The margins were incredibly tight, also considering that the LPD HMS Intrepid had been destored in March and put in reserve as part of the disastetrous cuts of the John Nott’s defence review, and she had to be re-stored and brought back to operational status before she could sail south.
Weather and strategic considerations, plus the availability of HMS Intrepid constrained the definition of the “window” of time in which the amphibious landing could take place: it had to happen between 16 April (earlier date at which HMS Intrepid could be available) and 25 May.
It is a good thing that the Args did not have the capability to establish larger minefields. They would have posed a tremendous challenge, and potentially derailed the whole campaign, in consideration of the unavailability of proper minesweeping equipment and, crucially, the pathologic lack of available time.
Time is always a crucial factor, in any war. But the Falklands campaign is probably the one war that has been shaped the most by choices of timing. It is worth reminding, and admiral Woodward himself never made a mystery of it, that had the Args waited six months more, the islands would now be called Malvinas for real. Six months would have seen the Argies in a stronger position (with the Etendards carrier-qualified, so able to deploy their Exocet missiles far further out at sea) while the cuts mandated by the John Nott's defence review would have had removed Britain's capability to react by removing from the ORBAT the carriers and the LPDs.
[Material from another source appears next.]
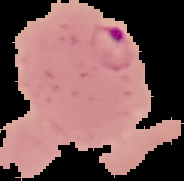

The area outside the segmented cell region is set to black. Image is 184×181 pixels. From a thin blood film. Result: Plasmodium parasites detected.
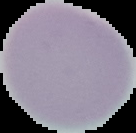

On Sunday 13 June, the Task Group was, as was to be expected, effectively falling apart. Only three vessels in the force had no major OPDEF (Operational Defect) to report, and these were Hermes, Yarmouth and Exeter.
Fortunately, the war was over, with the surrender of the argentine garrison in Port Stanley on Monday 14, in the times that had been anticipated. HMS Invincible, that had had to deal with big trouble almost immediately after setting sail, dealing with a gearbox which wouldn’t work, had now to sail well clear to the north, escorted by the frigate Andromeda, to undergo an engine change.
As expected, by then the weather was changing, and the ships had to endure a monstrous tempest with force 10 gale winds, confirming that, for very good reasons, there was no time to waste.
I’m firmly convinced that the times are now mature for motherships much less specialized and much more multirole and flexible, equipped with modular mission payloads. The emerging unmanned stand-off MCM capabilities have the potential to make sure that the unfortunate HMS Alacrity of the future will be able to reconnoiter a waterway not with their own hull, but with the help of unmanned boats and sensors they will be able to deploy from cargo decks. We can think, specifically, to the future Type 26 frigates, with their mission deck capable to take 11 containers of equipment and/or boats, manned or unmanned.
The modular payloads will extend the capabilities of warships in many roles, not just in the MCM field. Unmanned vehicles will most likely grow more and more important in ASW missions as well, for example. And while the minesweeper as we currently intend it will possibly disappear, there will be a new, exciting chance to build multirole vessels with far greater logistical endurance and deployability and with utility across a much wider range of roles.
In the coming posts, it is my intention to talk about the ongoing development programs, from MHPC to SLAM-F to the LCS, tracing a story of this important turning point in the history of naval warfare.